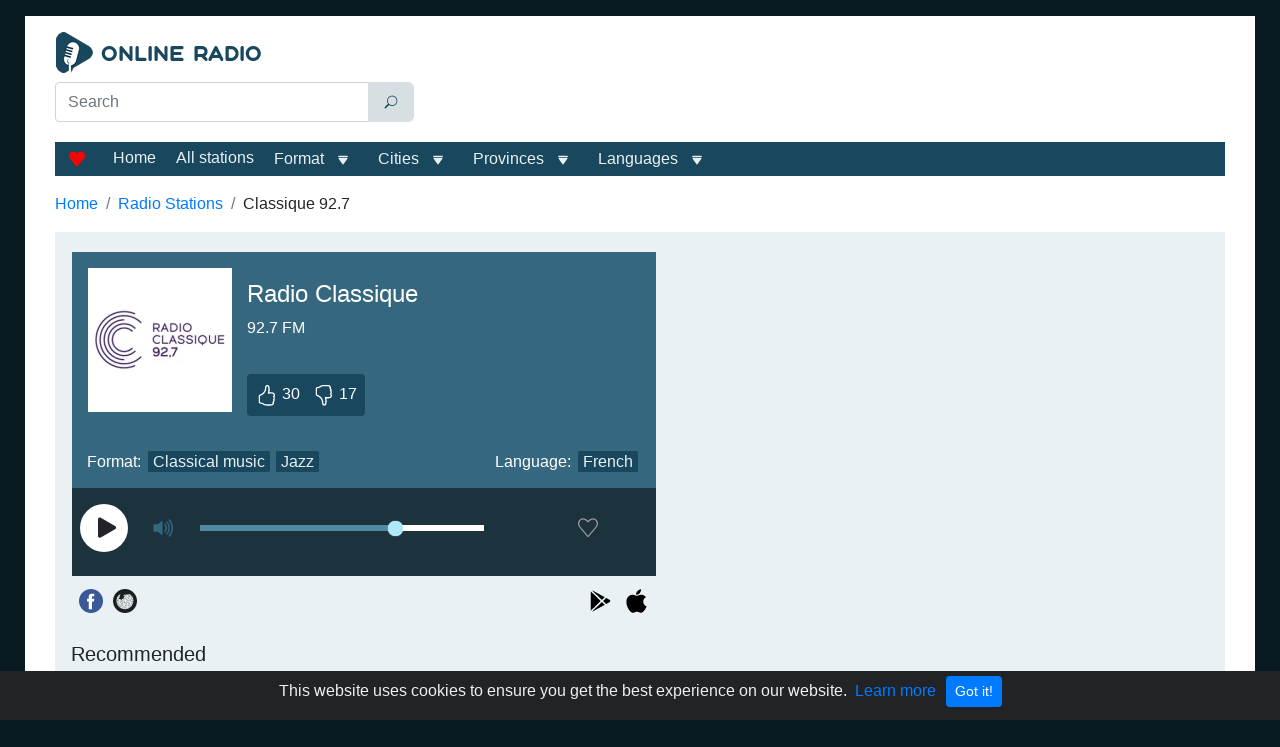

--- FILE ---
content_type: text/html; charset=utf-8
request_url: https://www.google.com/recaptcha/api2/aframe
body_size: 266
content:
<!DOCTYPE HTML><html><head><meta http-equiv="content-type" content="text/html; charset=UTF-8"></head><body><script nonce="AhhNabu3H-Jrl8oLzk2Eww">/** Anti-fraud and anti-abuse applications only. See google.com/recaptcha */ try{var clients={'sodar':'https://pagead2.googlesyndication.com/pagead/sodar?'};window.addEventListener("message",function(a){try{if(a.source===window.parent){var b=JSON.parse(a.data);var c=clients[b['id']];if(c){var d=document.createElement('img');d.src=c+b['params']+'&rc='+(localStorage.getItem("rc::a")?sessionStorage.getItem("rc::b"):"");window.document.body.appendChild(d);sessionStorage.setItem("rc::e",parseInt(sessionStorage.getItem("rc::e")||0)+1);localStorage.setItem("rc::h",'1769024344084');}}}catch(b){}});window.parent.postMessage("_grecaptcha_ready", "*");}catch(b){}</script></body></html>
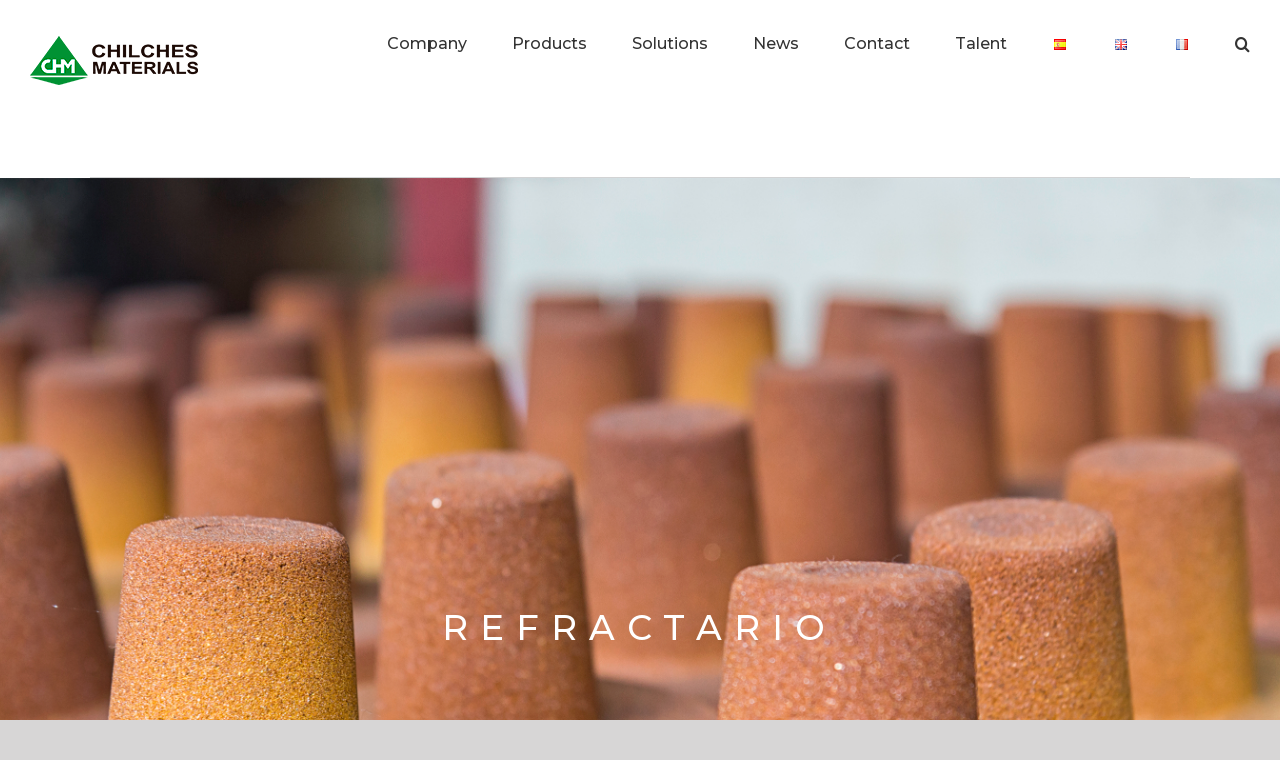

--- FILE ---
content_type: text/html; charset=UTF-8
request_url: https://www.chilchesmaterials.com/wp-admin/admin-ajax.php
body_size: 106
content:
<input type="hidden" id="fusion-form-nonce-3058" name="fusion-form-nonce-3058" value="18c303a031" />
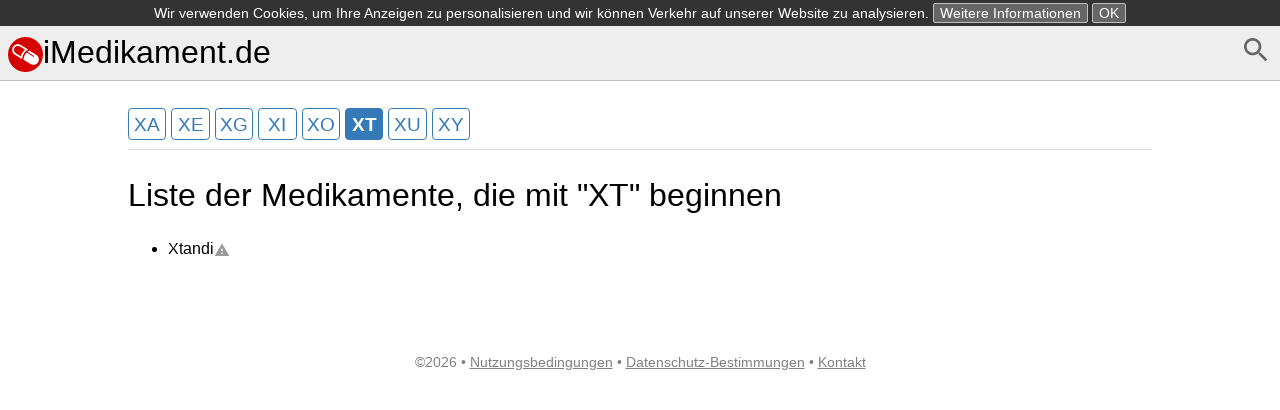

--- FILE ---
content_type: text/html; charset=utf-8
request_url: https://www.google.com/recaptcha/api2/aframe
body_size: 266
content:
<!DOCTYPE HTML><html><head><meta http-equiv="content-type" content="text/html; charset=UTF-8"></head><body><script nonce="xeVdhc_SgDSfFAIAUUtU6g">/** Anti-fraud and anti-abuse applications only. See google.com/recaptcha */ try{var clients={'sodar':'https://pagead2.googlesyndication.com/pagead/sodar?'};window.addEventListener("message",function(a){try{if(a.source===window.parent){var b=JSON.parse(a.data);var c=clients[b['id']];if(c){var d=document.createElement('img');d.src=c+b['params']+'&rc='+(localStorage.getItem("rc::a")?sessionStorage.getItem("rc::b"):"");window.document.body.appendChild(d);sessionStorage.setItem("rc::e",parseInt(sessionStorage.getItem("rc::e")||0)+1);localStorage.setItem("rc::h",'1768966413120');}}}catch(b){}});window.parent.postMessage("_grecaptcha_ready", "*");}catch(b){}</script></body></html>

* _Your task_
Would you return the data above exactly as written, minus the images?

* _Result for this task_
--- FILE ---
content_type: text/html; charset=utf-8
request_url: https://www.google.com/recaptcha/api2/aframe
body_size: 266
content:
<!DOCTYPE HTML><html><head><meta http-equiv="content-type" content="text/html; charset=UTF-8"></head><body><script nonce="AhhNabu3H-Jrl8oLzk2Eww">/** Anti-fraud and anti-abuse applications only. See google.com/recaptcha */ try{var clients={'sodar':'https://pagead2.googlesyndication.com/pagead/sodar?'};window.addEventListener("message",function(a){try{if(a.source===window.parent){var b=JSON.parse(a.data);var c=clients[b['id']];if(c){var d=document.createElement('img');d.src=c+b['params']+'&rc='+(localStorage.getItem("rc::a")?sessionStorage.getItem("rc::b"):"");window.document.body.appendChild(d);sessionStorage.setItem("rc::e",parseInt(sessionStorage.getItem("rc::e")||0)+1);localStorage.setItem("rc::h",'1769024344084');}}}catch(b){}});window.parent.postMessage("_grecaptcha_ready", "*");}catch(b){}</script></body></html>

--- FILE ---
content_type: text/html; charset=UTF-8
request_url: https://www.chilchesmaterials.com/wp-admin/admin-ajax.php
body_size: 106
content:
<input type="hidden" id="fusion-form-nonce-3058" name="fusion-form-nonce-3058" value="18c303a031" />

--- FILE ---
content_type: text/html; charset=utf-8
request_url: https://www.google.com/recaptcha/api2/aframe
body_size: 266
content:
<!DOCTYPE HTML><html><head><meta http-equiv="content-type" content="text/html; charset=UTF-8"></head><body><script nonce="xeVdhc_SgDSfFAIAUUtU6g">/** Anti-fraud and anti-abuse applications only. See google.com/recaptcha */ try{var clients={'sodar':'https://pagead2.googlesyndication.com/pagead/sodar?'};window.addEventListener("message",function(a){try{if(a.source===window.parent){var b=JSON.parse(a.data);var c=clients[b['id']];if(c){var d=document.createElement('img');d.src=c+b['params']+'&rc='+(localStorage.getItem("rc::a")?sessionStorage.getItem("rc::b"):"");window.document.body.appendChild(d);sessionStorage.setItem("rc::e",parseInt(sessionStorage.getItem("rc::e")||0)+1);localStorage.setItem("rc::h",'1768966413120');}}}catch(b){}});window.parent.postMessage("_grecaptcha_ready", "*");}catch(b){}</script></body></html>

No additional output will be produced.